■ 任务 A ■
根据下面这份搜索引擎课程设计说明，回答以下问题，每题一行，答案也按同样编号写：
(i) 要求的 ElasticSearch 版本是多少？
(ii) 创建索引时，"number_of_shards" 设成了多少？
(iii) 最后一步要访问哪个地址？

■ 正文 ■
━━━

《信息内容安全》课程设计——搜索引擎
《信息内容安全》网络信息内容获取技术课程项目设计
平台:全平台
jdk 1.8.0
ElasticSearch 7.4.0
Python 3.6 及以上
> pip install paddlepaddle numpy elasticsearch
> pip install requests bs4
https://www.elastic.co/cn/downloads/elasticsearch 并解压Elasticsearch,详细步骤自行搜索
https://github.com/medcl/elasticsearch-analysis-ik/releases IK 中文分词器,详细步骤自行搜索
创建索引
PUT http://127.0.0.1/page
{
"settings": {
"number_of_shards": "5",
"number_of_replicas": "0"
},
"mappings": {
"properties": {
"title": {
"type": "text",
"analyzer": "ik_max_word"
},
"weight": {
"type": "double"
},
"content" : {
"type" : "text",
"analyzer": "ik_max_word"
},
"content_type": {
"type": "text"
},
"url": {
"type": "text",
"analyzer": "ik_max_word"
},
"update_date": {
"type": "date",
"format": "yyyy-MM-dd HH:mm:ss||yyyy-MM-dd||epoch_millis"
}
}
}
}
启动 ElasticSearch ,在 bash 中执行 bin/elasticsearch
或者在 Windows 的 cmd、powershell 执行 bin\elasticsearch.bat
> cd WebApp
> java -jar *.jar
> cd DataCrawler
> python crawler.py
> cd DataProcess
> python PageRank.py
> cd DataProcess/Text_Classification
> python Classify.py
访问http://127.0.0.1:80

━━━

■ 任务 B ■
在记录里，从含有"From the options"的那一行起，到含有"51.5 meters"的那一行止，两头都算在内，把这些行一字不改地照抄一遍。

■ 任务数据 ■
━━━

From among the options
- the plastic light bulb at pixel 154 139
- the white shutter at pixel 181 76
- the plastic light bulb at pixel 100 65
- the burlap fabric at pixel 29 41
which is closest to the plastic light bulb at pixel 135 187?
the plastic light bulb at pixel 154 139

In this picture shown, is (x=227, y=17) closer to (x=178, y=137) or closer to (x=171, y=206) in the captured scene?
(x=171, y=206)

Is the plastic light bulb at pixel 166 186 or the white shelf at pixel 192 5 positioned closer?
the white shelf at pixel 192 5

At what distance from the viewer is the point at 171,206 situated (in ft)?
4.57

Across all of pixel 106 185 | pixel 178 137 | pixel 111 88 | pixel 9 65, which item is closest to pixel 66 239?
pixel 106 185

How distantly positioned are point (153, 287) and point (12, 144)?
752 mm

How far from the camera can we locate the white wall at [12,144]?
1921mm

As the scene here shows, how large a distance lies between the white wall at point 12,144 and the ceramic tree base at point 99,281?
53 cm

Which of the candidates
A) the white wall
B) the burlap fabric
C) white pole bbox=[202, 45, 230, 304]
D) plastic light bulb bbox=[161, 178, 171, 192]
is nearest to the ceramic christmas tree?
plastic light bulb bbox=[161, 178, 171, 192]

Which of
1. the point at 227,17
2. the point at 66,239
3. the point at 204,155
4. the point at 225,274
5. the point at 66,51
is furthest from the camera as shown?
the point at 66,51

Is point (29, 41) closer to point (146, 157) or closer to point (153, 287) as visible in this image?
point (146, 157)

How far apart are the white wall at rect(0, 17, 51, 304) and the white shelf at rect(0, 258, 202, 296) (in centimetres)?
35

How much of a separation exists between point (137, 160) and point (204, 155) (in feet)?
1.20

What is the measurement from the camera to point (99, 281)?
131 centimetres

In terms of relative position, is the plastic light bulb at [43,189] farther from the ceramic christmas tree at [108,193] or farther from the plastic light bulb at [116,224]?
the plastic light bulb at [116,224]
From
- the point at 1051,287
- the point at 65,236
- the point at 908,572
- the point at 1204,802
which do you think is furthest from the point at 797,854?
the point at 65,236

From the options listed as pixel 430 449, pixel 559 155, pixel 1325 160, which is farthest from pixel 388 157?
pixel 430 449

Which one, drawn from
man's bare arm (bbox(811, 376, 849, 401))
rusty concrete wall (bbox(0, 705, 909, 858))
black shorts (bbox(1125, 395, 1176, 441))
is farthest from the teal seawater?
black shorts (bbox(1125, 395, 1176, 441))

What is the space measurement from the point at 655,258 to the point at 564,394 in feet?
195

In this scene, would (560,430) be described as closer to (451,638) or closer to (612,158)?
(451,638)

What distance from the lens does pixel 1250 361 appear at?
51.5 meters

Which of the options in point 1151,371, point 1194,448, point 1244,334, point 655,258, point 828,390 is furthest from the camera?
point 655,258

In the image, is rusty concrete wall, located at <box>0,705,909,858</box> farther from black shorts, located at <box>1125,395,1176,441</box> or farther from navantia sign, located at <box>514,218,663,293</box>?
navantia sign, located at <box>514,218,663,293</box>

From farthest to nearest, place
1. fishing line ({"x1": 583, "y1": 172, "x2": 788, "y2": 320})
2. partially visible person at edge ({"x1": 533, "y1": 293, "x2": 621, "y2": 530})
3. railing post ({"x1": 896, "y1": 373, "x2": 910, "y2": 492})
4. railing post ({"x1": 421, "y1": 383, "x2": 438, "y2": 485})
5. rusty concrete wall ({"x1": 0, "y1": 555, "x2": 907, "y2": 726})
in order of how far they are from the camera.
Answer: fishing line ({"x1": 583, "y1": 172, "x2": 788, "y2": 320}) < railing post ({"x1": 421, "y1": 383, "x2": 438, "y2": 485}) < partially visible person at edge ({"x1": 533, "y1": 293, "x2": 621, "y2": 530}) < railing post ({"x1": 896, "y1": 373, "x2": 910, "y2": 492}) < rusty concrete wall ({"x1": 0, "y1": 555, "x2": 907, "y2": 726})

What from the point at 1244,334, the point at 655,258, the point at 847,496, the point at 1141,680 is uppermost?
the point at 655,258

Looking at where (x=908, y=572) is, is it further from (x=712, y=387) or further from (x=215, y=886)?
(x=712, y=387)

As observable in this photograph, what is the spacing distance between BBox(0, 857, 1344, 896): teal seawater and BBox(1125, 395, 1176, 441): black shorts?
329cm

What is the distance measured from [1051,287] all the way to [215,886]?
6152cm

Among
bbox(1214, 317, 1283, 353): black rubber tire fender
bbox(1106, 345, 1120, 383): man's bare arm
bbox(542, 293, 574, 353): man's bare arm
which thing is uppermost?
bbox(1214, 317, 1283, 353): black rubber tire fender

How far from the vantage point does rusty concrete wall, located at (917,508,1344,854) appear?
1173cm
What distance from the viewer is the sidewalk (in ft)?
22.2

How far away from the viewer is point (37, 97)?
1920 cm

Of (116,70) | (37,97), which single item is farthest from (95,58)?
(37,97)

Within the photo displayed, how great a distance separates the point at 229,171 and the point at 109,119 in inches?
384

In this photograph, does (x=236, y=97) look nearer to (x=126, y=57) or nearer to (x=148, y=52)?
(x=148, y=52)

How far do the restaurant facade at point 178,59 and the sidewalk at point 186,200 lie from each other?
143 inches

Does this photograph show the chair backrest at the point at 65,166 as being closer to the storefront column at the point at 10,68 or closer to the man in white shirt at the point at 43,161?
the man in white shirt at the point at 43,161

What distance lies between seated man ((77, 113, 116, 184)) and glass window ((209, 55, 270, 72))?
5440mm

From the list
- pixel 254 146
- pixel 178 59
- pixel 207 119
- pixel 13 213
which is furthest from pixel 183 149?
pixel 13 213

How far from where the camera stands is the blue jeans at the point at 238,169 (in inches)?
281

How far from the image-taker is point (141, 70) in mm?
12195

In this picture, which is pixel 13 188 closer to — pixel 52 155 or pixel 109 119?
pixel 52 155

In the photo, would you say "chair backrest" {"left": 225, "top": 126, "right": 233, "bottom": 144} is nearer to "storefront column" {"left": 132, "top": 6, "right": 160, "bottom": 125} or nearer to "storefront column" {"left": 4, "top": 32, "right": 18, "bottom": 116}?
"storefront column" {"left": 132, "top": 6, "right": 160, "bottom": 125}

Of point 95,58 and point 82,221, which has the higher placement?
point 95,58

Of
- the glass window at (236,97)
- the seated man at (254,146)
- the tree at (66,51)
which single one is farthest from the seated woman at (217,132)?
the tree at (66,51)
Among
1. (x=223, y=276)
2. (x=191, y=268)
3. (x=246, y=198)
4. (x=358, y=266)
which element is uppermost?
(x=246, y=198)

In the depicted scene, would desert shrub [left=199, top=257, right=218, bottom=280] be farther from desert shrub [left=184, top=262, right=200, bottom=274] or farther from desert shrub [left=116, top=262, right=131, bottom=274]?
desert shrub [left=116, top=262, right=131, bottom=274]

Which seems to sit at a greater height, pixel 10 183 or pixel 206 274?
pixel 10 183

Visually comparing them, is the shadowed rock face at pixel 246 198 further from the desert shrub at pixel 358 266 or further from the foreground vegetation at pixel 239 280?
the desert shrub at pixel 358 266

━━━

■ 正确结果 A ■
(i) 7.4.0
(ii) 5
(iii) http://127.0.0.1:80

■ 正确结果 B ■
From the options listed as pixel 430 449, pixel 559 155, pixel 1325 160, which is farthest from pixel 388 157?
pixel 430 449

Which one, drawn from
man's bare arm (bbox(811, 376, 849, 401))
rusty concrete wall (bbox(0, 705, 909, 858))
black shorts (bbox(1125, 395, 1176, 441))
is farthest from the teal seawater?
black shorts (bbox(1125, 395, 1176, 441))

What is the space measurement from the point at 655,258 to the point at 564,394 in feet?
195

In this scene, would (560,430) be described as closer to (451,638) or closer to (612,158)?
(451,638)

What distance from the lens does pixel 1250 361 appear at?
51.5 meters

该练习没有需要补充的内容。